A federal judge in Nashville ruled Tuesday that county and city governments may not impose taxes on online travel companies for services offered to customers under existing hotel occupancy laws.
A federal judge in Nashville ruled Feb. 21, 2011, county and city governments may not impose taxes on online travel companies for services offered to customers under existing hotel occupancy laws. (File photo)
U.S. District Judge Aleta A. Trauger ruled that companies like Expedia Inc. do not operate as hotels and are independent entities that negotiate in arms-length transactions. As such, online travel companies serve only as a conduit for consumers wishing to make reservations at a discounted rate.
The decision ended a nearly four-year legal battle that pitted more than 70 Tennessee counties and 56 municipalities, including the city of Murfreesboro, in a class-action lawsuit against some of the best-known online travel companies in the country.
Trauger said the Tennessee General Assembly had “failed to keep up with the times,” referring to the lack of tax laws designed for online commerce.
As part of her decision, Trauger also said local governments had overreached, noting the Enabling Act, which gives cities and counties the authority to enact parallel taxes as the state, was not applicable.
“It is ultimately the role of the state legislature,” she said, “to enact revenue statues that clearly state the scope and application of the tax laws and, upon identifying any potential revenue shortfalls in their application, to address those perceived shortfalls by appropriate legislation.”

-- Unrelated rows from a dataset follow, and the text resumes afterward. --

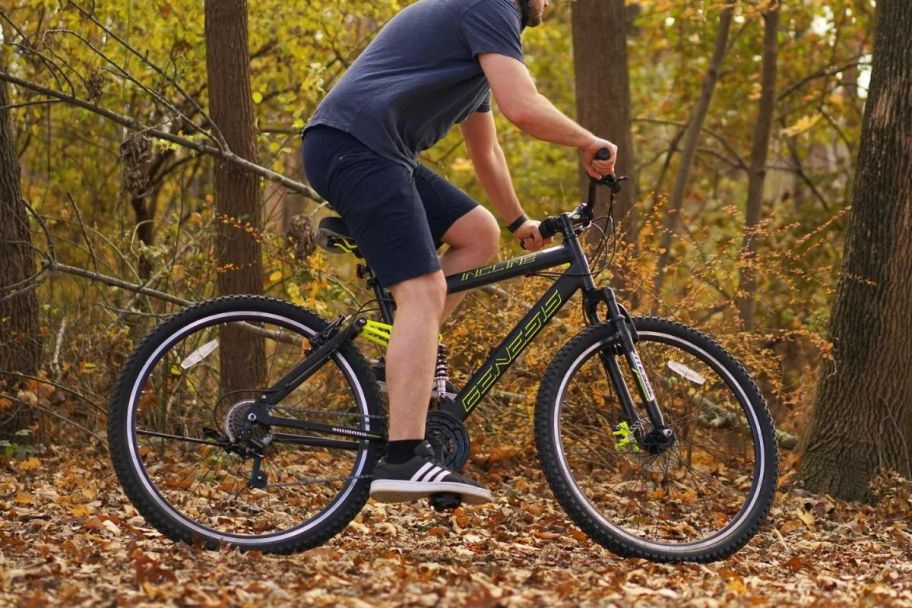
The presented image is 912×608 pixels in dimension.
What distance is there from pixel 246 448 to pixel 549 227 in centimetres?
130

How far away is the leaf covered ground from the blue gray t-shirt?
1.38 meters

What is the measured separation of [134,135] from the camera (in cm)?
631

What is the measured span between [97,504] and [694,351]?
263 cm

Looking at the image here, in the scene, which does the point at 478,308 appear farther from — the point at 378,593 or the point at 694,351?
the point at 378,593

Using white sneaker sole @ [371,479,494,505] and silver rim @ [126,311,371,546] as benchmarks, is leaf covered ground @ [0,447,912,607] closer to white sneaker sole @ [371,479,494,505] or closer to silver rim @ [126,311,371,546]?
silver rim @ [126,311,371,546]

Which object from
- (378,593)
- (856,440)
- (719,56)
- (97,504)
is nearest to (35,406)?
(97,504)

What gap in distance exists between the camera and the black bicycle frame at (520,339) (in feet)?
14.7

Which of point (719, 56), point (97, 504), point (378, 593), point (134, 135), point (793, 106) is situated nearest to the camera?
point (378, 593)

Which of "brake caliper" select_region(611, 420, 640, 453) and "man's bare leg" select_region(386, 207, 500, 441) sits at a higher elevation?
"man's bare leg" select_region(386, 207, 500, 441)

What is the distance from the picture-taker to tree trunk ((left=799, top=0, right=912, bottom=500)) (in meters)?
6.28

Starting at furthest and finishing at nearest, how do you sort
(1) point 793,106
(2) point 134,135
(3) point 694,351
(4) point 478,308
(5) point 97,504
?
(1) point 793,106 → (4) point 478,308 → (2) point 134,135 → (5) point 97,504 → (3) point 694,351

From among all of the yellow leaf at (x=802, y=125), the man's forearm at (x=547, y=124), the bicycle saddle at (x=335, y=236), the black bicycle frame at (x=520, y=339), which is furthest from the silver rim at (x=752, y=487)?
the yellow leaf at (x=802, y=125)

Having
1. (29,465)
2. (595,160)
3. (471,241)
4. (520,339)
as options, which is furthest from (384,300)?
(29,465)

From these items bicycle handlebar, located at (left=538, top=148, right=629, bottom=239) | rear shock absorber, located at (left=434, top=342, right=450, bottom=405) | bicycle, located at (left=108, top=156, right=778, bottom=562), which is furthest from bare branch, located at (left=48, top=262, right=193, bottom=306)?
bicycle handlebar, located at (left=538, top=148, right=629, bottom=239)
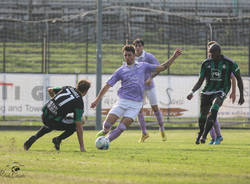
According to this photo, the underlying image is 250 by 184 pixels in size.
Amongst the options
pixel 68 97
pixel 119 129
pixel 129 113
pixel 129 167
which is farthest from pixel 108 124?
pixel 129 167

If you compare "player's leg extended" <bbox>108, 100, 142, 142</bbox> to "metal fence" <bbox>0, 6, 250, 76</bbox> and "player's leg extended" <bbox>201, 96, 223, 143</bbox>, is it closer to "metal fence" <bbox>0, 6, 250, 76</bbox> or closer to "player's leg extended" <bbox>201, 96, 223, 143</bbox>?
"player's leg extended" <bbox>201, 96, 223, 143</bbox>

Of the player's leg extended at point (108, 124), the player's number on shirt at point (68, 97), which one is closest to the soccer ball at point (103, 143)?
the player's leg extended at point (108, 124)

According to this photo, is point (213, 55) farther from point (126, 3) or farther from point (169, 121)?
point (126, 3)

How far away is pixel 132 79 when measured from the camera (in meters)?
10.9

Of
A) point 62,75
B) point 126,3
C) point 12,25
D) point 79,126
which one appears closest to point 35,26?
point 12,25

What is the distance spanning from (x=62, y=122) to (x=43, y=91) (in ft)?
37.2

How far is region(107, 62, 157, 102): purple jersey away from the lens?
10.9 metres

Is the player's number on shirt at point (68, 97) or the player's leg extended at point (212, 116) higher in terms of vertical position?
the player's number on shirt at point (68, 97)

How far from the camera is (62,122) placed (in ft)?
33.8

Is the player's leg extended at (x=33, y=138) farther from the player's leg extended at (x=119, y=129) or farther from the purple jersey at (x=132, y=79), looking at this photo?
the purple jersey at (x=132, y=79)

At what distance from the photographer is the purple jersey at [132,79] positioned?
10852 mm

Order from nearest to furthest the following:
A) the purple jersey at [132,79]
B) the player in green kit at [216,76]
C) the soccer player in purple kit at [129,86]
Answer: the soccer player in purple kit at [129,86], the purple jersey at [132,79], the player in green kit at [216,76]

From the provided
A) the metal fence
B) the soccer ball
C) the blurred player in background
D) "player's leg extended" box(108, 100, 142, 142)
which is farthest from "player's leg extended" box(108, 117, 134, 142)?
the metal fence

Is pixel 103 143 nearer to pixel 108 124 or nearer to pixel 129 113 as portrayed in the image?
pixel 108 124
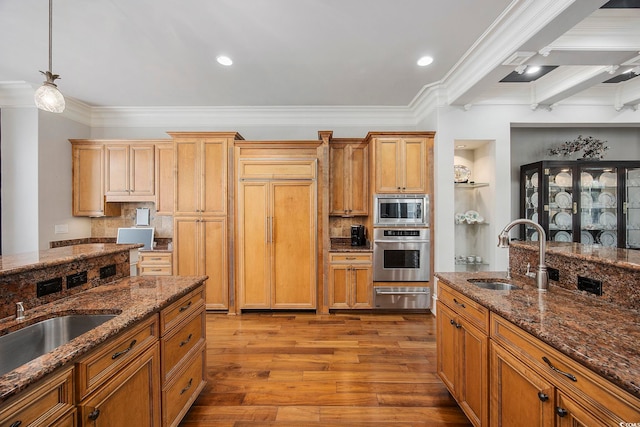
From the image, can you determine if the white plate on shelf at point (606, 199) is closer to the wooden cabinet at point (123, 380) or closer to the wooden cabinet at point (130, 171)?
the wooden cabinet at point (123, 380)

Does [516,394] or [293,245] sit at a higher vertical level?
[293,245]

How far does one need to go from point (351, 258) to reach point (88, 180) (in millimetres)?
4088

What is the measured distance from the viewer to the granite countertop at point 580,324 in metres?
0.89

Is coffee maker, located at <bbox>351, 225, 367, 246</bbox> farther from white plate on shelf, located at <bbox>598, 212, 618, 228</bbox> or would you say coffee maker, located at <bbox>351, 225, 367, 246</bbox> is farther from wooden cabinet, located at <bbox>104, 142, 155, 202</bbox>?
white plate on shelf, located at <bbox>598, 212, 618, 228</bbox>

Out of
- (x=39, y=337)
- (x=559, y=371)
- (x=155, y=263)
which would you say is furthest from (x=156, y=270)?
(x=559, y=371)

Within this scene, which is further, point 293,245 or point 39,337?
point 293,245

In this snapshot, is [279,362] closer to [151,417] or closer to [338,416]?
[338,416]

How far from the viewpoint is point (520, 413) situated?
4.14 ft

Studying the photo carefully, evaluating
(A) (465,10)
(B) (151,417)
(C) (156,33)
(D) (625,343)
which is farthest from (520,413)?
(C) (156,33)

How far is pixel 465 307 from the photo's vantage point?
1773mm

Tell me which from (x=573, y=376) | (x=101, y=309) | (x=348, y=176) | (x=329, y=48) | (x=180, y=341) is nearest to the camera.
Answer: (x=573, y=376)

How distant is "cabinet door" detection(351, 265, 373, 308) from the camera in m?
3.74

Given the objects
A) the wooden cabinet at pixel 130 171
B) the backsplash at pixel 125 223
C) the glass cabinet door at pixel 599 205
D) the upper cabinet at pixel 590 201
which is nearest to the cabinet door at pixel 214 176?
the wooden cabinet at pixel 130 171

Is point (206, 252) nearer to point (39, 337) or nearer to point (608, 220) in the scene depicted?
point (39, 337)
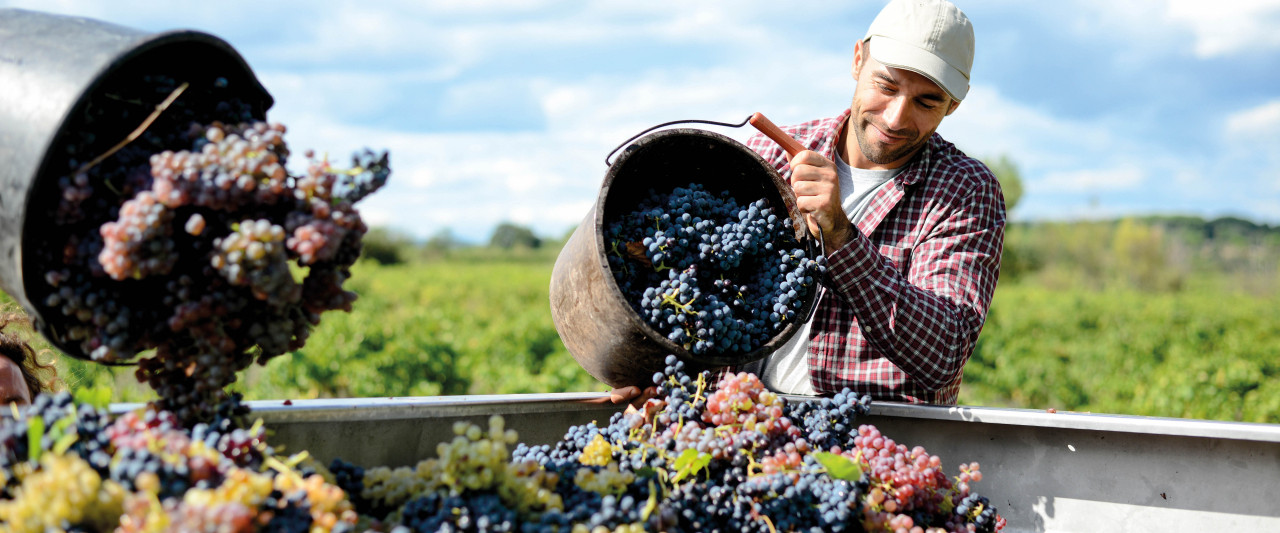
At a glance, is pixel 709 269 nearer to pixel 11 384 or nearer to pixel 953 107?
pixel 953 107

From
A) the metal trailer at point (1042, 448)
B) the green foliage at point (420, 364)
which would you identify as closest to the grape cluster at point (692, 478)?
the metal trailer at point (1042, 448)

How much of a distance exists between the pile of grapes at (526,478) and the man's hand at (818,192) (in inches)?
16.8

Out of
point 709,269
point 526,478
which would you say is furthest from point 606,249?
point 526,478

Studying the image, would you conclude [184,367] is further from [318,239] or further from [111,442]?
[318,239]

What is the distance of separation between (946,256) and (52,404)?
2.14 meters

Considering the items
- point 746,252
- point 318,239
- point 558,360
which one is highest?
point 746,252

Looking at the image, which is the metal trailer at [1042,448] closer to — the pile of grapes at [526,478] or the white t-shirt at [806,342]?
the pile of grapes at [526,478]

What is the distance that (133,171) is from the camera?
1.25 metres

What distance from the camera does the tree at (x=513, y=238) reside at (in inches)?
2657

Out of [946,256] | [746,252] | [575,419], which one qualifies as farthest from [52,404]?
[946,256]

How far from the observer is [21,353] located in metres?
2.39

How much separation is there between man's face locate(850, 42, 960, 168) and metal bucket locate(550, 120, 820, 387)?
2.06 ft

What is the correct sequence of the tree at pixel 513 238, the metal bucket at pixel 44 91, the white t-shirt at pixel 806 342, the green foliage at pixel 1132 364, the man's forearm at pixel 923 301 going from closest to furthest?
the metal bucket at pixel 44 91, the man's forearm at pixel 923 301, the white t-shirt at pixel 806 342, the green foliage at pixel 1132 364, the tree at pixel 513 238

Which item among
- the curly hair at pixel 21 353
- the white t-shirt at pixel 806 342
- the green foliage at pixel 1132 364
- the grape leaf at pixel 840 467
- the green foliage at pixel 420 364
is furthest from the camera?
the green foliage at pixel 1132 364
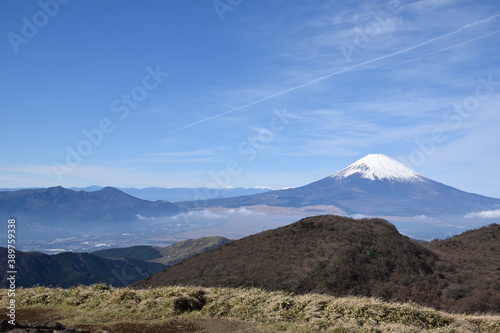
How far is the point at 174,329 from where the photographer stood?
1476 centimetres

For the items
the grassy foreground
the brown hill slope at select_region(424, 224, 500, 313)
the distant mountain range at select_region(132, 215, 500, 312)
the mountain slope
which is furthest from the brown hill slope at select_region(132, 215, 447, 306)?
the mountain slope

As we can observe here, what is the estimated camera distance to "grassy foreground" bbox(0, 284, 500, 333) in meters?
15.5

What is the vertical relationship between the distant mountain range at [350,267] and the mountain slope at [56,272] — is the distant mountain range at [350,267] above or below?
above

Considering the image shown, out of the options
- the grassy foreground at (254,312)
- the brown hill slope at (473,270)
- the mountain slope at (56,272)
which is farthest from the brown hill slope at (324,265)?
the mountain slope at (56,272)

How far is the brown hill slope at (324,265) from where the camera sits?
117ft

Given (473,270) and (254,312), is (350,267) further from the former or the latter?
(254,312)

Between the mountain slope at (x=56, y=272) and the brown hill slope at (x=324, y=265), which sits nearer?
the brown hill slope at (x=324, y=265)

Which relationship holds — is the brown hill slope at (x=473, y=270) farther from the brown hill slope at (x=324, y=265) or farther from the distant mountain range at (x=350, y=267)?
the brown hill slope at (x=324, y=265)

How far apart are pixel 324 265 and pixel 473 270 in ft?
65.5

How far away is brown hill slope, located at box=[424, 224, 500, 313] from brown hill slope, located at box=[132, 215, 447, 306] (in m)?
1.65

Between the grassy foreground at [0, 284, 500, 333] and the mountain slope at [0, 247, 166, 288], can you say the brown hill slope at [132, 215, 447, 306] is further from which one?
the mountain slope at [0, 247, 166, 288]

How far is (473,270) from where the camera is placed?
42469mm

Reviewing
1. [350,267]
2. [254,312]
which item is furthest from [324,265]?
[254,312]

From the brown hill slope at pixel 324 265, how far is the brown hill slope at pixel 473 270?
1.65 m
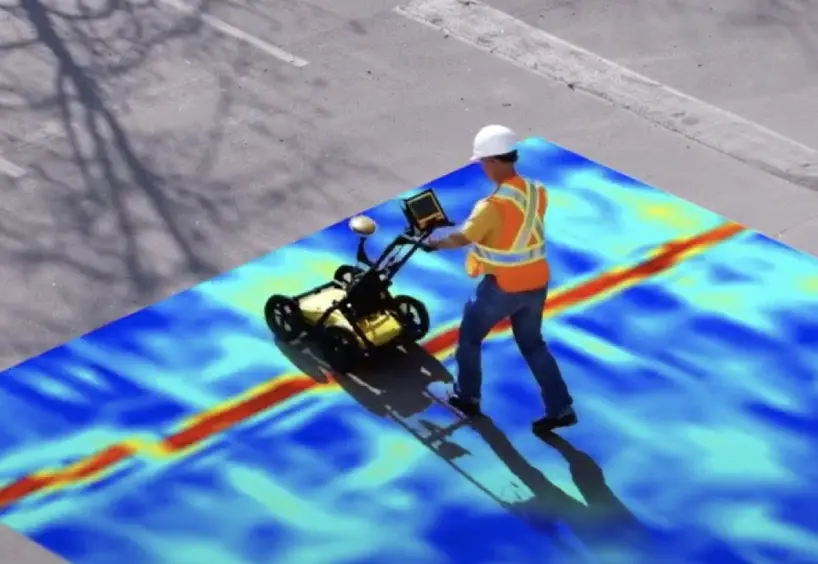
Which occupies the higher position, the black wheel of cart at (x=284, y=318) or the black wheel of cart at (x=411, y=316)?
the black wheel of cart at (x=411, y=316)

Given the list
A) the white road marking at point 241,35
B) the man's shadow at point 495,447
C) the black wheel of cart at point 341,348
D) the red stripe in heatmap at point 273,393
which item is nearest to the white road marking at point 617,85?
the red stripe in heatmap at point 273,393

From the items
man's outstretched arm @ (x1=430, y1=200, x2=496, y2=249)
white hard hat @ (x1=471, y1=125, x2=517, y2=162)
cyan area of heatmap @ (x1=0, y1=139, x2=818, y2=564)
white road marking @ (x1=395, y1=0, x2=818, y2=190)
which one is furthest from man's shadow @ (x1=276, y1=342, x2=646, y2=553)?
white road marking @ (x1=395, y1=0, x2=818, y2=190)

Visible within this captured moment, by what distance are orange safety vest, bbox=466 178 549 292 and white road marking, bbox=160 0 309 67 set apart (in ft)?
18.0

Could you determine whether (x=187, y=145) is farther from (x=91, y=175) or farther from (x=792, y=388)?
(x=792, y=388)

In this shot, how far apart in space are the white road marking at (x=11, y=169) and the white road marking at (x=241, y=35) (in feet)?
8.85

If the General Assembly intends to permit county and city governments to “tax the retail rate paid by consumers to the online travel companies for hotel bookings, the legislature may do so through appropriate statutory language,” she said.
In June 2010, the Murfreesboro City Council joined the class-action lawsuit, which was led by the city of Goodlettesville.
“This was done because it was the City Council’s contention that regardless of whether a visitor makes a reservation for local accommodations from a computer or directly in person, it should not make any difference to whether the hotel tax is levied,” said Chris Shofner, public information officer for the city of Murfreesboro.
Shofner said city officials had not yet reviewed the decision, adding he would not speculate as to how “this ruling will affect future taxation.”
However, he said the current budget includes more than $850,000 in occupancy tax revenue, which was collected from hotels located in Murfreesboro.
The decision comes on the heels of two other setbacks for local governments. The Kentucky Supreme Court and the Pennsylvania Commonwealth Court also dismissed similar lawsuits using the same logic.
“We are pleased that these three courts have properly interpreted the law, and correctly concluded that online travel companies do not operate hotels or underpay taxes,” said Joseph Rubin, president of the Interactive Travel Services Association.
Rubin said the ruling proves that filing class-action lawsuits against online travel companies in other states should cease.
“We hope other municipalities will recognize this clear trend and will read these thorough, well-reason opinions,” Rubin said. “As demonstrated by these strong opinions, there is little basis for this litigation that some states and localities have pursued, (which) end up simply wasting taxpayer resources.”